They try to hijack the spaceship, but are dumped on a jungle planet after Alesya is killed by the abducting aliens, called the Plood.
The Alien Planet
The girls are dumped on top of a mountain on planet Xren, light years away from Earth.
It’s a jurassic planet where alien dinosaurs roam around, most of them deadly.
Equally deadly cavemen live in tribes scattered around the jungle.

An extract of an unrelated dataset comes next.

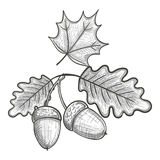 Sketch of an oak leaf and acorn Royalty Free Stock Photos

The girls settle in a cave and decide to become the best tribe on the planet and create good lives for themselves, despite the difficult circumstances.
They succed pretty well, not least because they meet friendly caveman.
Six of the girls are married to cavemen, and the original cave is now just the center of a whole village.
The Cavemen
There are no native women on Xren. The caveman appear to have been dumped on the planet in an attempt to create dragonslayers by exposing them to a very hostile environment.
The cavemen live in villages of thirty to a few hundred tribesmen, waiting for the day when one of them will encounter The Woman. She’s a mythical being sent by The Ancestors to bring all the women back to the tribes.
New babies are born in the villages, made by Lifegivers, large hybrids of plant and animal that can conceive and gestate male fetuses until they can be taken out.
Bune
A huge, ancient spaceship that has been abandoned by its original alien owners. It still holds many secrets. The girls hope that they will be able to make it fly in space again, so that they can go home to Earth.
The Dragons
The alien that controlled Bune is now dead, but before she died she warned the girls about an impending invasion of alien dragons. The girls are now preparing for it as well as they can.
The Girls
Sophia
Sophia was the leader of the student project to develop the translator device. She was also the first of the girls to encounter a caveman, called Jax’zan. They are married and have a baby together, little Jaxia Aurelia.
Now she’s pregnant again.
Emilia
Emilia is married to Ar’ox, another caveman from a different tribe. She befriended an animal that the cavemen call a ‘gray ghost’, but which looks more like a mix of a mouse and a monkey. Emilia called her new friend Alice. Alice is now a rare guest at the cave. Emilia and Ar’ox have the daughter Ariana Carol.
Heidi
Heidi was caught by Dar’ax, a caveman who can tame dinosaurs. For a while he was riding on the T. rex-like dinosaur named Gerk, but he now prefers to ride on dactyls. Heidi and Dar’ax are married. She's the only one of the girls who wears glasses, and also the only one who can ride a dactyl alone.
Heidi recently gave birth to her daughter Delia’xa.
Aurora
The temperamental Aurora is the only one of the girls who made a bow and arrow for hunting and self-defense. She’s married to Trak’zor, a caveman she shot when out hunting. She’s pregnant and close to her due date, and she's now replaced her bow with a much more powerful crossbow.
Caroline
Caroline is almost as unassuming as Delyah and likes taking care of the other girls. She hunts, cooks, and experiments with food and drink. With her husband Xark’on, she trapped and killed the small dragon Troga, sent by Bune to guard twelve other Earth girls who are now a part of the little tribe.
Alesya
Murdered by the Plood abductors.
Delyah
The shy but fiercely bright Delyah is the elected leader of the little tribe. She’s often busy at the old spaceship Bune, trying to figure it out and see if it can’t fly them home to Earth.
She is married to Brax’tan and pregnant.
The Dragon Girls
The twelve ’dragon girls’ were kept captive for many months by the small dragon Troga. They were rescued by Caroline and Xark’on, and now live with the other girls in the village.
Tamara
Tamara is one of the dragon girls. She was badly traumatized by the time she was kept imprisoned by the dragon, and she hates hearing people talking about the dragon invasion that’s expected.
This is her story.
1
- Tamara -
“You know, this could actually work.”
Sophia sits down beside me on the flat rock outside the cave, carrying baby Aurelia Jaxia in her arms and already showing a little with the next one. She casually squeezes my wrist in affectionate greeting the way we’ve become accustomed to here in this tribe of Earth girls and their cavemen husbands. It’s like we’ve become more physical, less guarded about our emotions and affections.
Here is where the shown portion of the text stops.